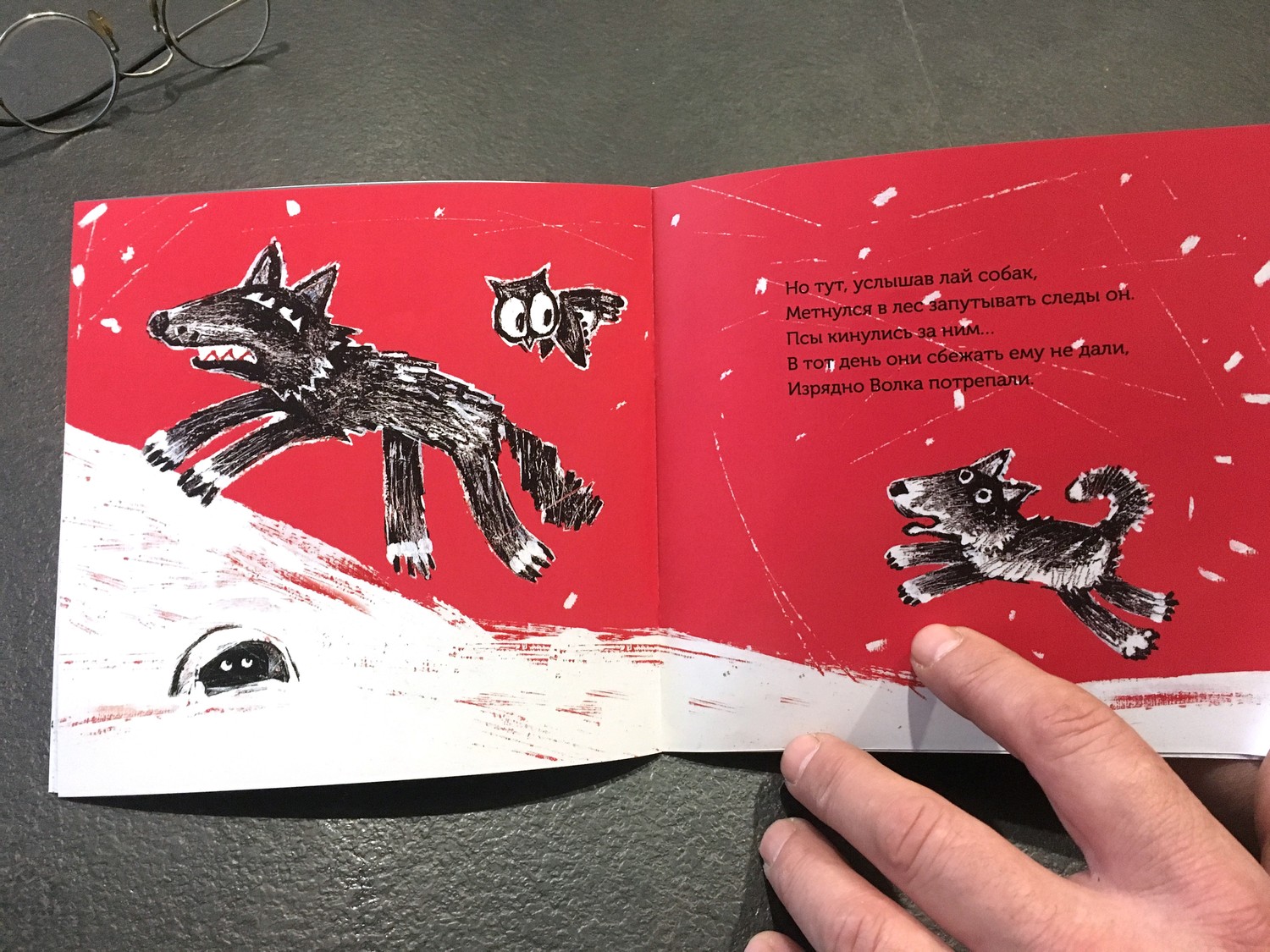 Книжки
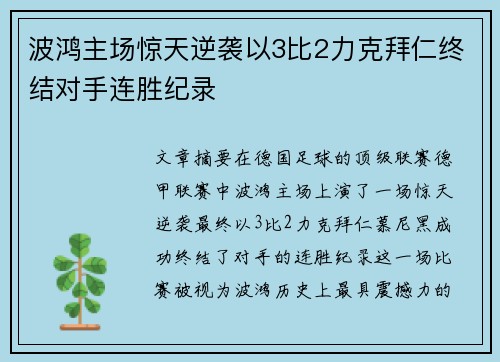 波鸿主场惊天逆袭以3比2力克拜仁终结对手连胜纪录 波鸿主场惊天逆袭以3比2力克拜仁终结对手连胜纪录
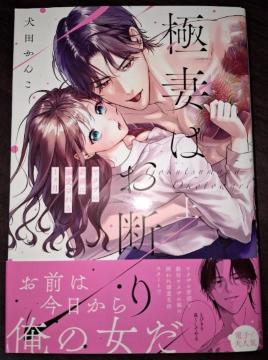 ���u�R�t���V�����ɍȂ͂��f��`���N�U�̎ᓪ�ɓM�������1�����`�������c����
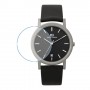 מגן מסך מנאנו זכוכית 9H לשעון לדגם : Danish Design IQ13Q171 Oder watch מותג : סקרין מובייל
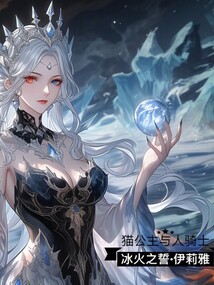 貓公主與人騎士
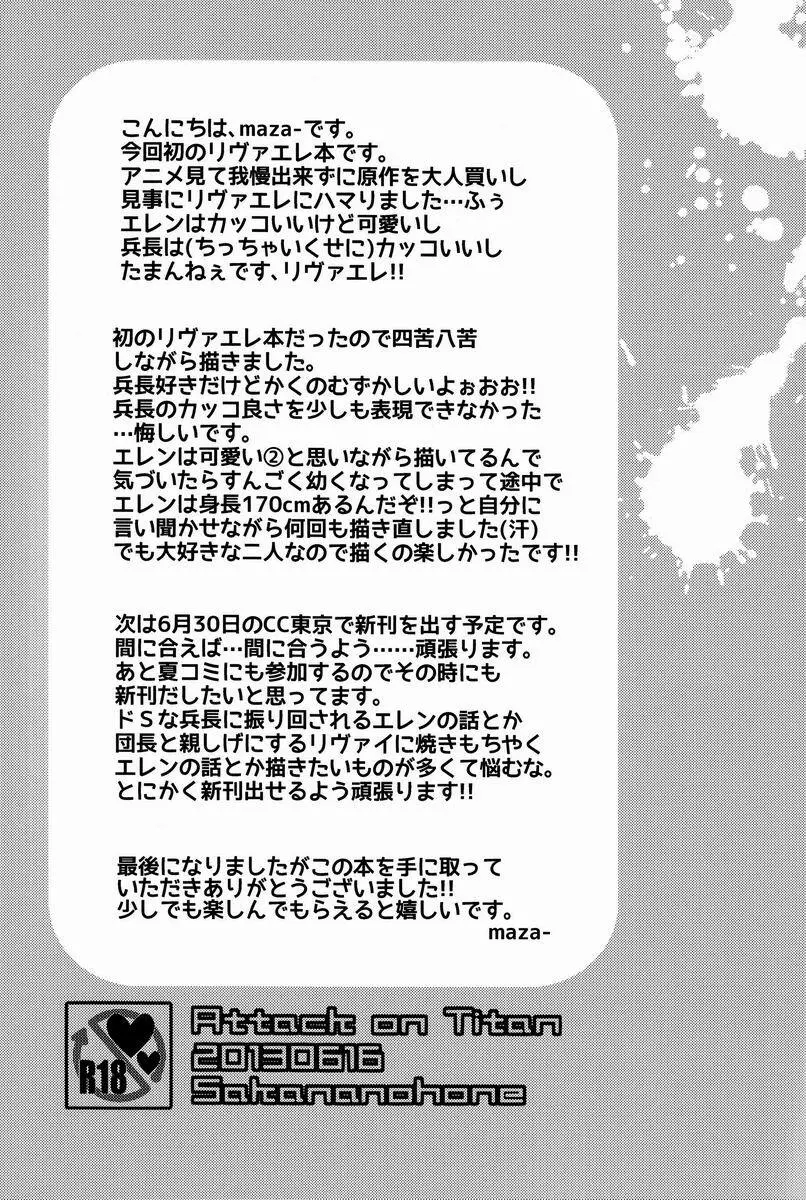 バカ言え。俺は元々結構エレンに優しい…。 Page.24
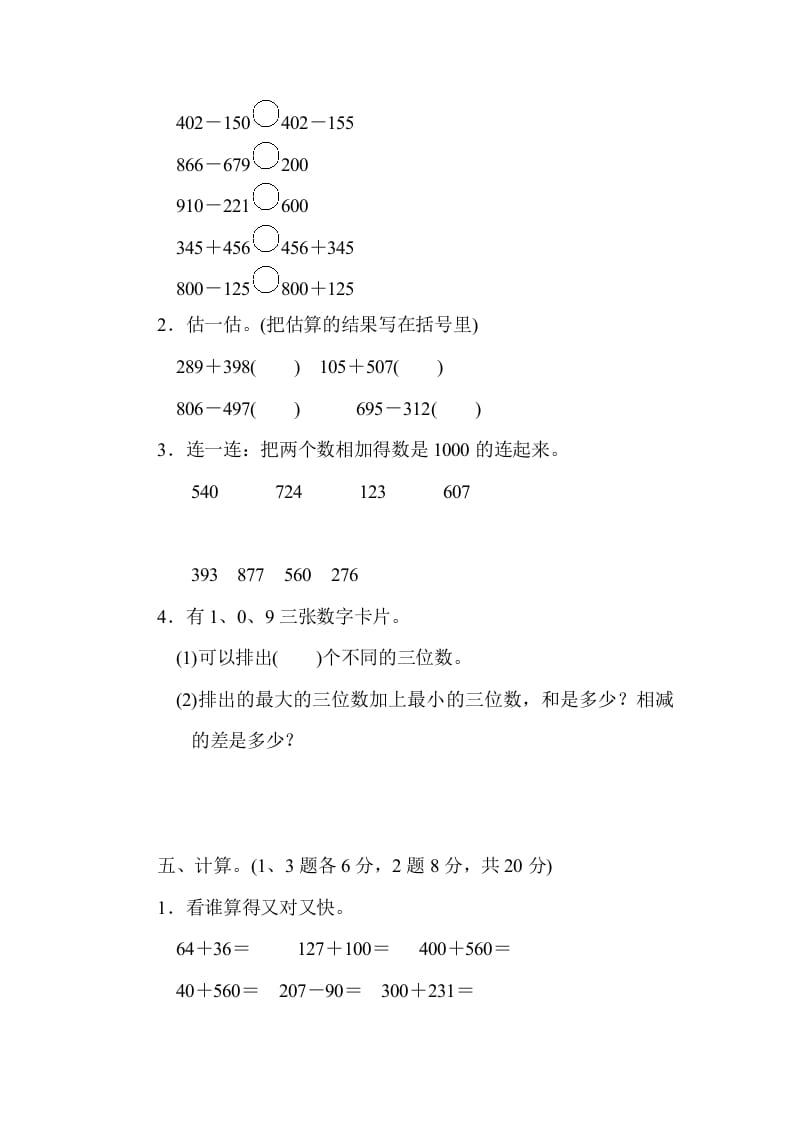图片[3]-三年级数学上册第四单元过关检测（人教版）-久久学科网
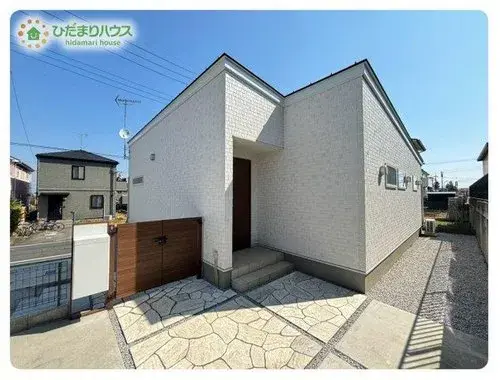 Slide 2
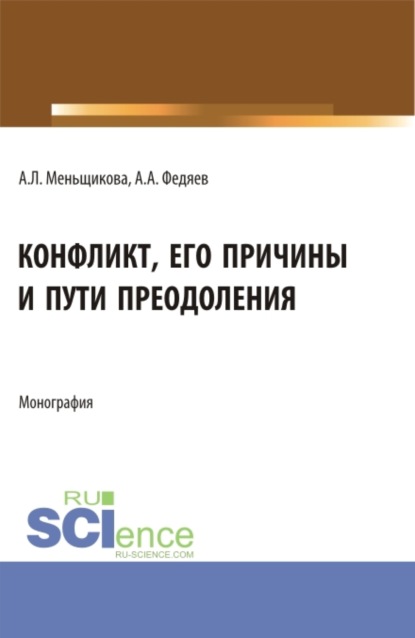 Львовна Анна Меньщикова: Конфликт: его причины и пути преодоления. (Бакалавриат, Магистратура). Учебное пособие.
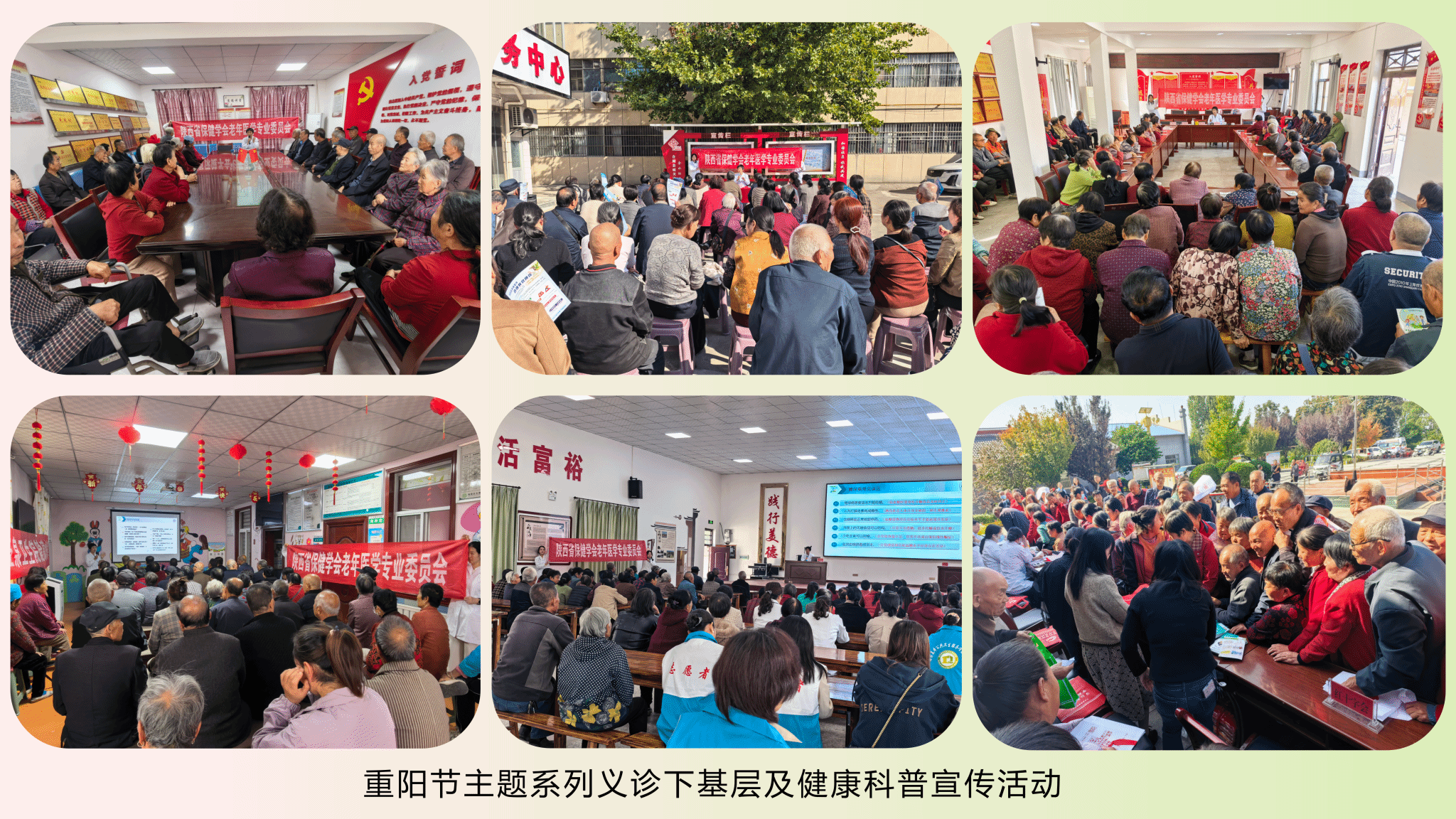 带专委会横幅的场景照.png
□ □ □
- What you are asked to do -
Pull every caption out of the material above and copy each one unchanged, keeping the pictures out of your answer.

- Output for this task -
 Книжки
 波鸿主场惊天逆袭以3比2力克拜仁终结对手连胜纪录 波鸿主场惊天逆袭以3比2力克拜仁终结对手连胜纪录
 ���u�R�t���V�����ɍȂ͂��f��`���N�U�̎ᓪ�ɓM�������1�����`�������c����
 מגן מסך מנאנו זכוכית 9H לשעון לדגם : Danish Design IQ13Q171 Oder watch מותג : סקרין מובייל
 貓公主與人騎士
 バカ言え。俺は元々結構エレンに優しい…。 Page.24
图片[3]-三年级数学上册第四单元过关检测（人教版）-久久学科网
 Slide 2
 Львовна Анна Меньщикова: Конфликт: его причины и пути преодоления. (Бакалавриат, Магистратура). Учебное пособие.
 带专委会横幅的场景照.png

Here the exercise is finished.